● Task description: Pick up the memorial tribute to Gregory August Hyver Sr. below and continue it from where it stops.

● Source extract:
To my father, Dr. Gregory August Hyver Sr (1927-2022), the consummate, self-made man, orphaned throughout most of his youth during the Great Depression, penniless until drafted into the US Army, a man who refused to quit on himself, who had an incomparable work ethic, and who always remained modest, selfless and generous. What could only outweigh his prodigious and lofty achievements in his lifetime were his goodness and his virtuousness. He passed away peacefully at the home he built for his son, Greg Jr., surrounded by the family who loved him so dearly. May he Build In Peace. No words can describe this loss.
Note: most photographs on this page can be clicked to be enlarged.
A SCIENTIFIC MIND
A FATHER'S HEART
AN ARTIST'S SOUL
YOU CAN TAKE THE BOY OUT OF THE PLACE ...
BUT YOU CAN'T TAKE THE PLACE OUT OF THE BOY
***** MEMORIAL *****
January 25, 2022
Correction: Greg entered the orphanage at age 7, not age 10 as depicted in the bulletin.
September 7, 1927 - January 7, 2022
- Born in New Orleans, LA
- Raised in an orphanage (7-14 years old)
- World War II Veteran (Merchant Marines)
- 1st Lieutenant, US Army, Korean War
- Masters of Science, Civil Engineering, Stanford
- Masters of Science / PhD, Electrical Engineering, Stanford
- 40-Year Career - Lockheed Missiles and Space (Sunnyvale, CA)
- Designed and built five (5) family homes from scratch (in his "spare" time)

● Data shown:
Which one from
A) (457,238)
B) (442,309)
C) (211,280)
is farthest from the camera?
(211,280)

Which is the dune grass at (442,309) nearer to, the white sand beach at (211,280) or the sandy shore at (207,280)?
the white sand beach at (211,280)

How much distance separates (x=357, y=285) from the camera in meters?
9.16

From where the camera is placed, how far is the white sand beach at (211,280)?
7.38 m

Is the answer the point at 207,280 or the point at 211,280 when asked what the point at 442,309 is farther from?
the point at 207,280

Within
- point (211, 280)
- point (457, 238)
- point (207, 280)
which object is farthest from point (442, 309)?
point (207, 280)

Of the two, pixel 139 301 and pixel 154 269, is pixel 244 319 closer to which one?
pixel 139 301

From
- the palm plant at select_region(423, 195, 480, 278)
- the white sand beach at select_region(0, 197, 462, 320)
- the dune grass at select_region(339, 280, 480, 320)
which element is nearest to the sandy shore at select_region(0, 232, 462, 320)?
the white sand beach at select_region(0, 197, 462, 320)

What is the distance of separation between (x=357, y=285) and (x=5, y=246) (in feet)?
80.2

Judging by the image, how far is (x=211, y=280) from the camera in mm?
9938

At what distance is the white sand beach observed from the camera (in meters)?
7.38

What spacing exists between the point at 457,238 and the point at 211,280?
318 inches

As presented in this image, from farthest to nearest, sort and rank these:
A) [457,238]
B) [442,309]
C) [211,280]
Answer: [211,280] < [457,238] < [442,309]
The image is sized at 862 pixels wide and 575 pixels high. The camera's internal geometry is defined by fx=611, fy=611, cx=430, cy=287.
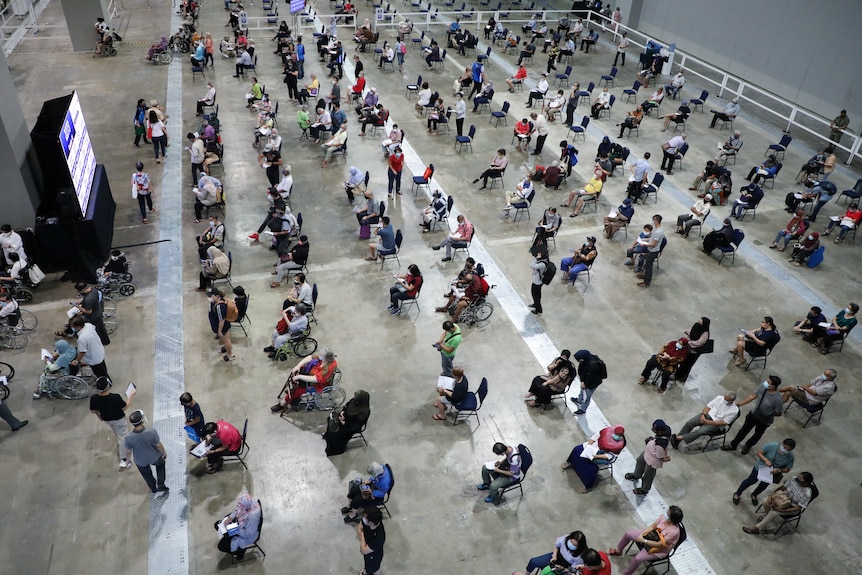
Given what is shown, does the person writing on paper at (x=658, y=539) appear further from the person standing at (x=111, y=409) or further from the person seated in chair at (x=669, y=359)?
the person standing at (x=111, y=409)

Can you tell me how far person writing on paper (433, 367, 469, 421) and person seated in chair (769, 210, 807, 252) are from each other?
9.82 metres

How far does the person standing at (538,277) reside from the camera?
37.8 feet

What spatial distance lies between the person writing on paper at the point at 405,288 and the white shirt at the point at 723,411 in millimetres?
5375

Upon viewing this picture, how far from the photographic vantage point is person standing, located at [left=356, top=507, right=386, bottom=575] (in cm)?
689

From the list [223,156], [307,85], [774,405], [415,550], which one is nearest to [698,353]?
[774,405]

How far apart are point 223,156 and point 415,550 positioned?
13.2 m

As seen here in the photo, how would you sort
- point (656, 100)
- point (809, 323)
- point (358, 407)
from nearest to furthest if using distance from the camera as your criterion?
point (358, 407), point (809, 323), point (656, 100)

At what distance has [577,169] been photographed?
17828 millimetres

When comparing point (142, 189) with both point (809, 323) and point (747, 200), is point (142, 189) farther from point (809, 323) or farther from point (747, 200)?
point (747, 200)

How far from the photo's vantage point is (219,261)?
38.5 ft

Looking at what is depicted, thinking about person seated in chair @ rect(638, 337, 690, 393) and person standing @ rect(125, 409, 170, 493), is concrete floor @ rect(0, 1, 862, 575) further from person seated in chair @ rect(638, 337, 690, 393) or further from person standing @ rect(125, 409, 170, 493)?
person standing @ rect(125, 409, 170, 493)

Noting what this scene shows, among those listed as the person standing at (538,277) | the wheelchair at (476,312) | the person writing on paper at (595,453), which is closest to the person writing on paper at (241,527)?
the person writing on paper at (595,453)

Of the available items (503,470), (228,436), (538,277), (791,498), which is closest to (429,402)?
(503,470)

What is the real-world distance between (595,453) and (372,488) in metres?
3.23
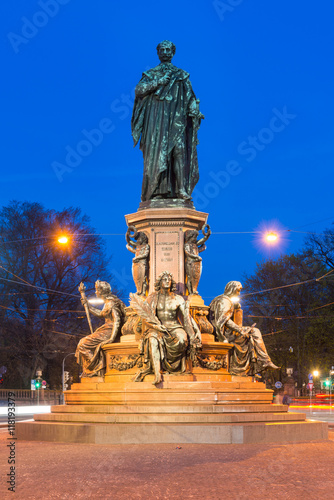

● Task answer:
- Built all of the oak cabinetry in all of the homes
- Built a vast number of furniture articles (armoires, beds, tables, chairs, dressers, etc.)
- 13-gallon blood donor for the Red Cross
- 1000 volunteer hours to Veterans Hospital (Palo Alto, CA)
- Married to Patricia (Peeler) Hyver for 68 years
- Dedicated father to four sons (Ralph, Greg Jr., Scott, Todd)
- 10 grandchildren - Gregory, Lauren, Kareem, Sophia, Benjamin, Emma, Abby,
Molly, Natalie, Matthew
- 1 great granddaughter - Layla
- Favorite quote: Laissez les bons temps rouler (Let the good times roll)
- Favorite food: Gumbo
- 2nd favorite food: New England Clam Chowder (Phil's Fish Market)
- Favorite place in the whole wide world: His workshop
MEMORIAL TRIBUTE VIDEO - by Greg Hyver Jr.
FULL-LENGTH MEMORIAL - MENLO CHURCH - JAN-25-2022
We have password-protected this video to restrict it from general public viewing. If you are family, friends or former colleagues of Greg, please do not hesitate to email his son, Greg Jr, at email@example.com, to be issued a password to view the video. Thank you for your understanding.
MEMORIAL SPEECHES TO HONOR OUR FATHER (PDFs)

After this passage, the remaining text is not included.